Proof plan. The argument proceeds by dividing the $H^s$ membership condition $(1 + |\xi|^2)^{s/2}\hat{u} = T_g$ by the weight $(1 + |\xi|^2)^{s/2}$. Since this weight is a smooth, everywhere-positive function in $\mathcal{O}_M(\mathbb{R}^n)$, multiplying a regular distribution by its reciprocal produces another regular distribution, yielding the representative $(\hat{u})_{\mathrm{rep}}$.

Step 1: Dividing by the weight. By the definition of $H^s(\mathbb{R}^n)$, there exists $g \in L^2(\mathbb{R}^n)$ such that $(1 + |\xi|^2)^{s/2}\hat{u} = T_g$ in $\mathcal{S}'(\mathbb{R}^n)$. The reciprocal $(1 + |\xi|^2)^{-s/2}$ belongs to $\mathcal{O}_M(\mathbb{R}^n)$ (it is smooth on $\mathbb{R}^n$ and all its derivatives have at most polynomial growth).
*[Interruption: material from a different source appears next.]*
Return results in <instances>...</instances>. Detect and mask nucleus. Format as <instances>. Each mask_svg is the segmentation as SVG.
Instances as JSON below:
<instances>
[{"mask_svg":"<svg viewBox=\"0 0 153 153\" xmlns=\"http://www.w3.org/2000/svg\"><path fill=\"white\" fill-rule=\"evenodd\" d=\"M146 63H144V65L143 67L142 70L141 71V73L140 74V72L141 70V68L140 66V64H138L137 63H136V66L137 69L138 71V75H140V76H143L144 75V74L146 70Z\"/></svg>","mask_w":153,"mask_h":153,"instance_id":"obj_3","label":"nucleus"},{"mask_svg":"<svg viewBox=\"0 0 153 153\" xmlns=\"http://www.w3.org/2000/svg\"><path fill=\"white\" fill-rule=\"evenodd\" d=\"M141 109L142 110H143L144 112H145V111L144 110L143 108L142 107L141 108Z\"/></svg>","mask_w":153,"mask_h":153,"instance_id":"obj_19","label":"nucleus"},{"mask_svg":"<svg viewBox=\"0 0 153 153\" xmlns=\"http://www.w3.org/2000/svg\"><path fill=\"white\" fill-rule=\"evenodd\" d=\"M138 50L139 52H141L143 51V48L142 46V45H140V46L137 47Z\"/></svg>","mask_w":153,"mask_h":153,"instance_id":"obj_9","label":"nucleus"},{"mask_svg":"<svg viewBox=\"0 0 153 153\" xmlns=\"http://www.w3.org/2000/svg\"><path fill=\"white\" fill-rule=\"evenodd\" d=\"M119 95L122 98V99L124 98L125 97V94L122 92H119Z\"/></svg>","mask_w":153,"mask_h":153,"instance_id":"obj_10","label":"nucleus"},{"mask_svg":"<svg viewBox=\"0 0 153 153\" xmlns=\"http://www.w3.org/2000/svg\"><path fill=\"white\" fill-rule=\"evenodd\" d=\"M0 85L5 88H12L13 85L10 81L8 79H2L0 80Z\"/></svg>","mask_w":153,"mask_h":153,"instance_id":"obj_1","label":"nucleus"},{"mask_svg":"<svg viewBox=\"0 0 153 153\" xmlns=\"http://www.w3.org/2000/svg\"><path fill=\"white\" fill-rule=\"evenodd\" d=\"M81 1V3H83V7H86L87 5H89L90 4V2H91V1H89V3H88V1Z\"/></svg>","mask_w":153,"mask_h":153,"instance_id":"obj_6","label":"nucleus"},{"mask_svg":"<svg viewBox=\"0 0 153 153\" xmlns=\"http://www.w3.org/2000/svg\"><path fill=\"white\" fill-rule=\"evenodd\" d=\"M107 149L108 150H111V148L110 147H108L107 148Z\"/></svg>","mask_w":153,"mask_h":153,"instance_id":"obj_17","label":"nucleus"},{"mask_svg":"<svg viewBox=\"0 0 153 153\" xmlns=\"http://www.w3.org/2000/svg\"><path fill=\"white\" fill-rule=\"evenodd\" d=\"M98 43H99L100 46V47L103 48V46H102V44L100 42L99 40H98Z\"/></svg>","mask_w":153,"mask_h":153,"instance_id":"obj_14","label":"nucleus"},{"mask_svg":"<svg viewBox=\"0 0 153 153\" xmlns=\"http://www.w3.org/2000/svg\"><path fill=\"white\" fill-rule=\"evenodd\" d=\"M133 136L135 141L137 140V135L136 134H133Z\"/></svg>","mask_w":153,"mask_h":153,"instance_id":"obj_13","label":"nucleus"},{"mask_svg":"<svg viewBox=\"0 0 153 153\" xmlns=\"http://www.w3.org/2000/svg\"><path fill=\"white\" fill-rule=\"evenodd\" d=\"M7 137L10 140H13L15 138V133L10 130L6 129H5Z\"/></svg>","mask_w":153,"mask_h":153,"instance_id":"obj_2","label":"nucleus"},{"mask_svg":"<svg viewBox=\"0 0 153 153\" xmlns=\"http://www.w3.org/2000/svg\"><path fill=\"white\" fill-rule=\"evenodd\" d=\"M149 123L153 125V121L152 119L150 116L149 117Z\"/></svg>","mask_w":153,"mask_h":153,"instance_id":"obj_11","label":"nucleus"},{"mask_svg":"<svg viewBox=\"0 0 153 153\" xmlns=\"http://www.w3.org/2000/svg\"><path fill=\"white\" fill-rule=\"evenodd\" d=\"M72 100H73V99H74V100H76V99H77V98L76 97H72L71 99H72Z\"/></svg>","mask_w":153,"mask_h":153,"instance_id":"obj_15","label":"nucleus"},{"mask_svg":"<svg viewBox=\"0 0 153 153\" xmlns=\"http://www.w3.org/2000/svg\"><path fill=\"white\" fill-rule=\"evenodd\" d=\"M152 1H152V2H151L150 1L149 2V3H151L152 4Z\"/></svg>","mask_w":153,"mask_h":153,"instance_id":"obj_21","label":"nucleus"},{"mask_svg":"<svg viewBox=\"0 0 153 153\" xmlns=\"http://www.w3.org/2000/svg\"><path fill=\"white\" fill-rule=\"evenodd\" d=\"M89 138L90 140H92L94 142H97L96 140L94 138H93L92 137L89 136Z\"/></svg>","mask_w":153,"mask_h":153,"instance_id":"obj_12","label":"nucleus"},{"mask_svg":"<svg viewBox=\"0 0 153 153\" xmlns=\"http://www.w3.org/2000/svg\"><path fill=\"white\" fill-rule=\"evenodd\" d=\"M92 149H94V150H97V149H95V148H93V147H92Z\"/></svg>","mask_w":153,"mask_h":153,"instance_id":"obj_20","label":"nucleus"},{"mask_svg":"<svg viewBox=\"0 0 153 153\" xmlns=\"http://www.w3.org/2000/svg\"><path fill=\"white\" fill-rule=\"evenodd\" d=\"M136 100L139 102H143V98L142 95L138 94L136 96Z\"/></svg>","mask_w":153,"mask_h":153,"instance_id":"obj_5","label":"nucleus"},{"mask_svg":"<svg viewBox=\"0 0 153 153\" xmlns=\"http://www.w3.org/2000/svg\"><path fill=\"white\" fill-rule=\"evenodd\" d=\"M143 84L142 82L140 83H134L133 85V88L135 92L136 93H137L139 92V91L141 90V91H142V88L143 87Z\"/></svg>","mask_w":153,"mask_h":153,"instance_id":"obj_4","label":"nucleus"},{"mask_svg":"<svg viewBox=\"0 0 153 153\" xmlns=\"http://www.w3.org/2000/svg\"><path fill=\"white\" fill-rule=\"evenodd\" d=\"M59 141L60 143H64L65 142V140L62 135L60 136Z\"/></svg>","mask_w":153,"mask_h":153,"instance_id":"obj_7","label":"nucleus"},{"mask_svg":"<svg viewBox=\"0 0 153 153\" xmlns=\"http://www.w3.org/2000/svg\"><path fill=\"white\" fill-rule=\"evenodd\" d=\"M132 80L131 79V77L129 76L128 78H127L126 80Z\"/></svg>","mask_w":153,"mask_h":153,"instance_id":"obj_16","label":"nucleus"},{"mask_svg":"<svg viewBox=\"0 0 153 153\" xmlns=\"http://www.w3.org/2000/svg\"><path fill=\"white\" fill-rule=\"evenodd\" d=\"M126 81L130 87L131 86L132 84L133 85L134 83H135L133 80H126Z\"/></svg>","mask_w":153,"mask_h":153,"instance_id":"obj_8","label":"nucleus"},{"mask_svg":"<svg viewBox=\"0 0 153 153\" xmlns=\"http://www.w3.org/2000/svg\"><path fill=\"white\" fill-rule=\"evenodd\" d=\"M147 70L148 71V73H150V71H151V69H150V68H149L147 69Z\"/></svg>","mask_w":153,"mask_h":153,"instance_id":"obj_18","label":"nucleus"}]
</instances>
Multiplying both sides by $(1 + |\xi|^2)^{-s/2}$:
\begin{align*} \hat{u} = (1 + |\xi|^2)^{-s/2} \cdot T_g. \end{align*}

Step 2: Identifying the representative. For any $h \in L^1_{\mathrm{loc}}(\mathbb{R}^n)$ and any $\psi \in \mathcal{O}_M(\mathbb{R}^n)$, the product $\psi \cdot T_h = T_{\psi h}$ (the regular distribution of the pointwise product $\psi h$). Applying this with $\psi = (1 + |\xi|^2)^{-s/2}$ and $h = g$:
\begin{align*} \hat{u} = T_{(\hat{u})_{\mathrm{rep}}}, \qquad (\hat{u})_{\mathrm{rep}}(\xi) := g(\xi)(1 + |\xi|^2)^{-s/2}. \end{align*}
Since $g \in L^2(\mathbb{R}^n)$ and $(1 + |\xi|^2)^{-s/2}$ is locally bounded, the product $(\hat{u})_{\mathrm{rep}} \in L^1_{\mathrm{loc}}(\mathbb{R}^n)$. Hence $\hat{u}$ is a regular distribution.

Step 3: The integral formula. Since $g(\xi) = (1 + |\xi|^2)^{s/2}(\hat{u})_{\mathrm{rep}}(\xi)$ $\mathcal{L}^n$-a.e., the norm becomes
\begin{align*} \|u\|_{H^s}^2 = \|g\|_{L^2}^2 = \int_{\mathbb{R}^n} |g(\xi)|^2\, d\mathcal{L}^n(\xi) = \int_{\mathbb{R}^n} (1 + |\xi|^2)^{s}\, |(\hat{u})_{\mathrm{rep}}(\xi)|^2\, d\mathcal{L}^n(\xi). \end{align*}

Step 4: Uniqueness. If $\hat{u} = T_{h_1} = T_{h_2}$ for $h_1, h_2 \in L^1_{\mathrm{loc}}(\mathbb{R}^n)$, then $T_{h_1 - h_2} = 0$ in $\mathcal{S}'(\mathbb{R}^n)$. Since $\mathcal{S}(\mathbb{R}^n)$ contains $C_c^\infty(\mathbb{R}^n)$, this gives $\int (h_1 - h_2)\phi\, d\mathcal{L}^n = 0$ for all $\phi \in C_c^\infty(\mathbb{R}^n)$, and the fundamental lemma of the calculus of variations gives $h_1 = h_2$ $\mathcal{L}^n$-a.e.